The obstacles include the need for a fund order processing solution, in order to resolve different operational practices in mainland China and Hong Kong.

“Optimistically, the first [Hong Kong] funds to get CSRC [China Securities Regulatory Commission] approval for mutual recognition could happen at the end of July,” said Sebastien Chaker, head of Asia at fund transaction network provider Calastone. The CSRC is likely to take a speedy and straightforward approach to approvals, he added.

Hong Kong managers which have eligible funds have been racing to complete their applications, and sales representatives have held discussions with potential distributors in mainland China, Chaker said. He expected that approved Hong Kong funds would arrive on distributors’ fund shelves soon after receiving approval.

“But people are not yet ready at an operational level,” said Chaker. “When the scheme was announced on May 22, it only gave five weeks for preparation before its launch. There has been a lot of confusion on the operational framework, particularly the way trade flows across the border.”

The key sticking point is that Hong Kong and mainland fund companies are using different market practices and standards in their fund order processing. Most China fund companies are using an automated electronic system for order placements between distributors and fund managers. The system is operated by the China Securities Depository and Clearing Corporation (CSDC).

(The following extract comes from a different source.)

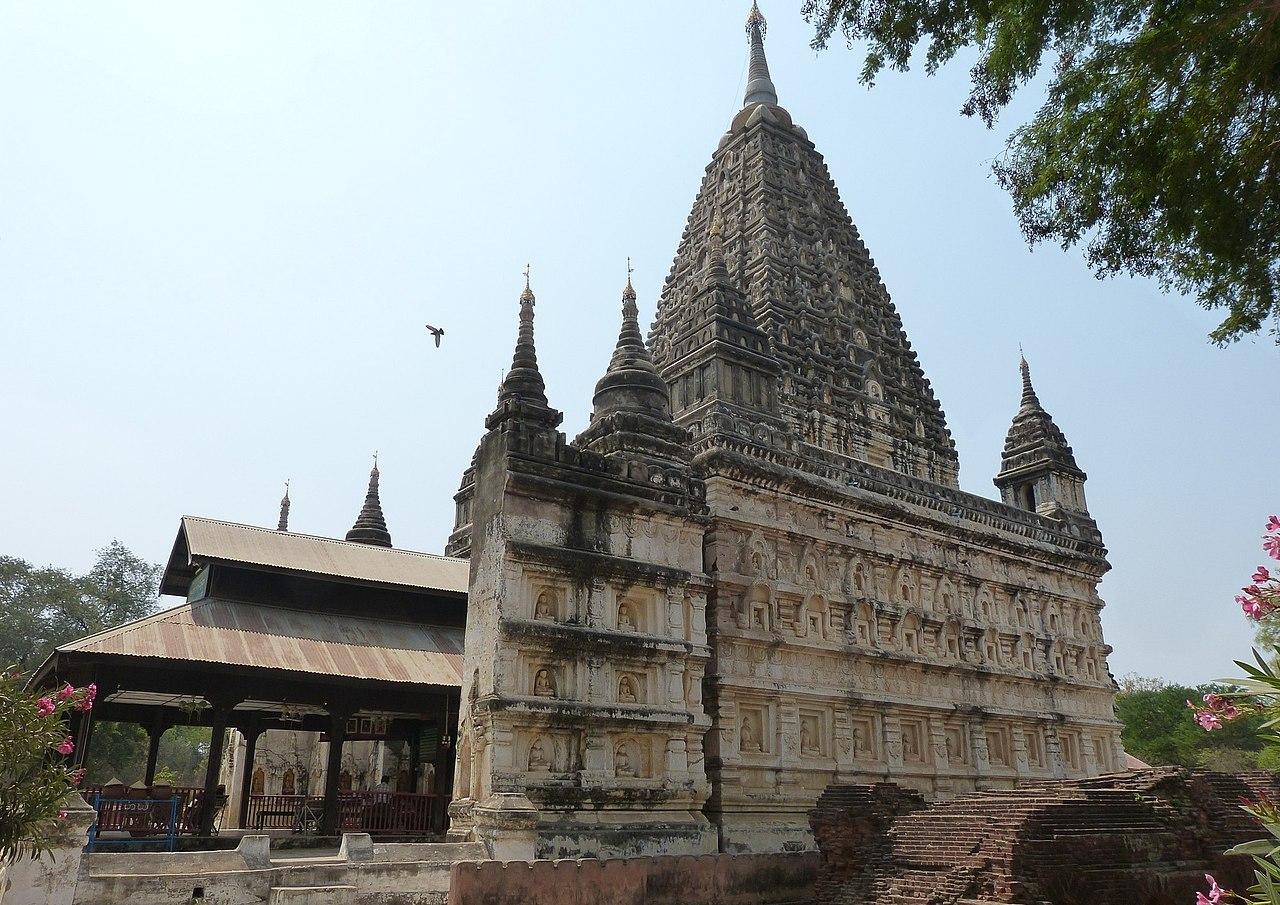 Bagan 121.jpg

However, most fund subscriptions and redemptions in Hong Kong are still conducted manually. Distributors and custodians mostly communicate orders with fund managers or transfer agents by fax. Most Hong Kong-domiciled funds have outsourced the transfer agent function to global custodians, with HSBC and Citi as the dominant players.

In an FAQ issued by Hong Kong’s Securities and Futures Commission (SFC) on June 12, the regulator said there was no requirement to have a particular centralised platform, and the routing of orders and confirmations was a commercial decision between fund managers and distributors.

“The problem is that Chinese distributors and fund managers are very unlikely to want to process Hong Kong funds orders by fax, or to receive fund orders from Hong Kong by fax,” said Chaker, adding that Hong Kong fund managers, custodians and distributors were trying to come up with a solution.

Chaker said Taiwan had the same challenge in 2013 when Taiwan Depository & Clearing Corp (TDCC) pushed the industry to centralise and automate offshore fund order processing in the island. The solution was to create a linkage between TDCC and offshore fund managers or their respective transfer agents.

Calastone has been working with CSDC to provide a mechanism for moving China fund order messaging practice towards global standards. Chaker said the firm expected to deliver such a solution within two months, judging by Taiwan’s experience.